# [Problems to solve]
A. From the employment agreement excerpt, list the kinds of matters in connection with which the employee agrees to provide cooperation after termination.
B. Rewrite the paragraph of the employment agreement excerpt that begins "I agree that, following any termination" as a short bulleted list that keeps its main facts.
C. Write a continuation of the employment agreement excerpt, starting after its final heading, "Section 11. General Provisions."

# [Text shown]
========================
I agree that, following any termination of my employment, I will continue to provide reasonable cooperation to the Company and/or any other member of the Company Group and its or their respective counsel in connection with any investigation, administrative proceeding, or litigation relating to any matter that occurred during the Employment Period in which I was involved or of which I have knowledge. As a condition of such cooperation, the Company shall reimburse me for reasonable out-of-pocket expenses incurred at the request of the Company with respect to my compliance with this Section. I also agree that, in the event that I am subpoenaed by any person or entity (including, but not limited to, any government agency) to give testimony or provide documents (in a deposition, court proceeding, or otherwise) that in any way relates to my employment by the Company and/or any other member of the Company Group, I will give prompt notice of such request to the Company and will make no disclosure until the Company and/or the other member of the Company Group has had a reasonable opportunity to contest the right of the requesting person or entity to such disclosure.
7


Section 11.General Provisions.
========================
# [Recorded data]

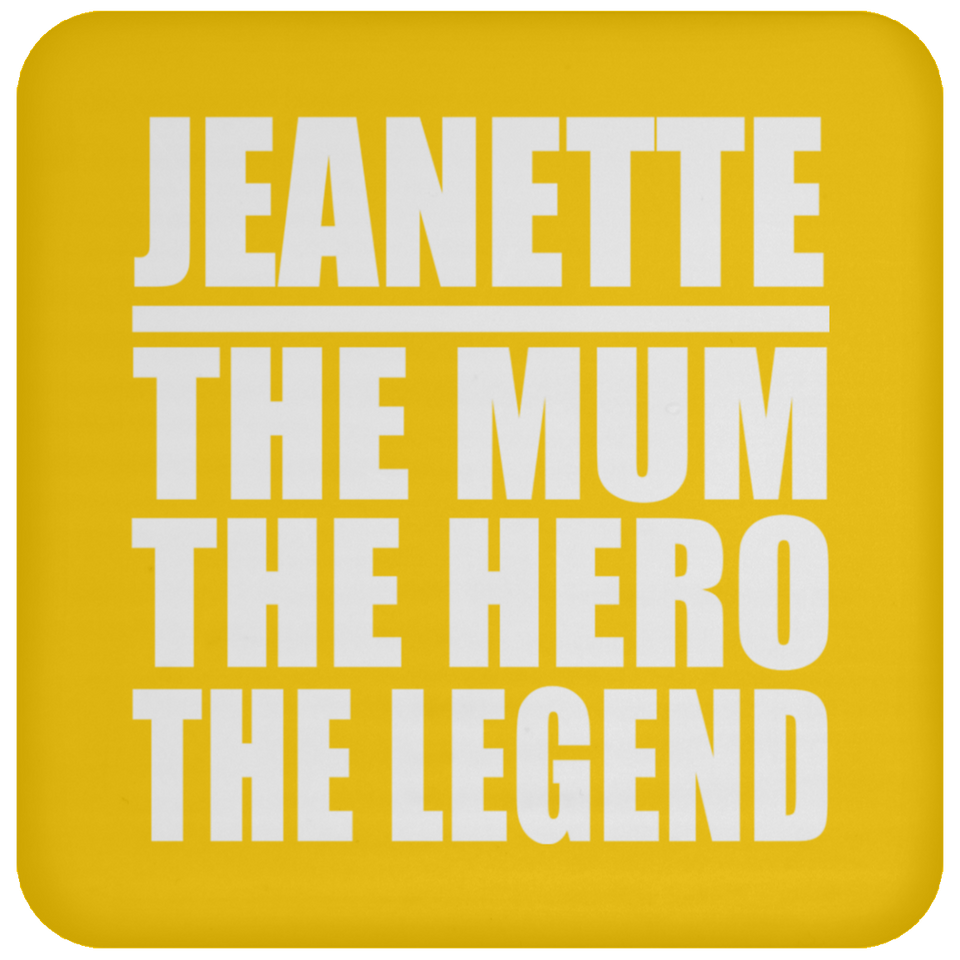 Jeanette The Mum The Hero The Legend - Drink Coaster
========================
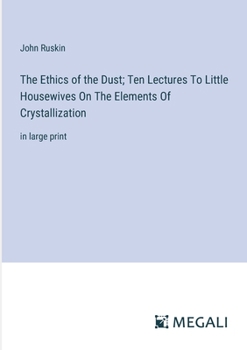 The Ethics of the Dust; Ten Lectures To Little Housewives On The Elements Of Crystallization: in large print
========================
# [Expected outputs]
A.
- Investigation
- Administrative proceeding
- Litigation

B.
- After employment ends, I will reasonably cooperate with the Company, any other member of the Company Group, and their counsel in any investigation, administrative proceeding, or litigation about matters from the Employment Period that I was involved in or know about.
- The Company will reimburse reasonable out-of-pocket expenses that I incur at its request in cooperating.
- If anyone, including a government agency, subpoenas me for testimony or documents relating to my employment, I will promptly notify the Company.
- I will not disclose anything until the Company or the other Company Group member has had a reasonable opportunity to contest the disclosure.

C.
(a)Governing Law and Jurisdiction. EXCEPT WHERE PREEMPTED BY FEDERAL LAW, THE VALIDITY, INTERPRETATION, CONSTRUCTION, AND PERFORMANCE OF THIS AGREEMENT IS GOVERNED BY AND IS TO BE CONSTRUED UNDER THE LAWS OF THE STATE OF DELAWARE APPLICABLE TO AGREEMENTS MADE AND TO BE PERFORMED IN THAT STATE, WITHOUT REGARD TO CONFLICT OF LAWS RULES. FURTHER, I HEREBY CONSENT TO THE EXCLUSIVE JURISDICTION OF THE STATE AND FEDERAL COURTS LOCATED IN THE STATE OF DELAWARE, AND WAIVE ANY RIGHT TO TRIAL BY JURY, IN CONNECTION WITH ANY DISPUTE ARISING UNDER OR CONCERNING THIS AGREEMENT.
(b)Attorneys’ Fees. Should suit be brought to enforce or interpret any part of this Agreement, the prevailing party shall be entitled to recover, as an element of the costs of suit and not as damages, reasonable attorneys’ fees to be fixed by the court (including costs, expenses and fees on any appeal).
(c)Entire Agreement. This Agreement sets forth the entire agreement and understanding between the Company and me relating to the subject matter herein and merges all prior discussions between us. No modification or amendment to this Agreement, nor any waiver of any rights under this Agreement, will be effective unless in writing signed by the party to be charged. Any subsequent change or changes in my duties, obligations, rights, or compensation will not affect the validity or scope of this Agreement.
(d)No Right of Continued Employment. I acknowledge and agree that nothing contained herein shall be construed as granting me any right to continued employment by the Company, and the right of the Company to terminate my employment at any time and for any reason, with or without cause, is specifically reserved.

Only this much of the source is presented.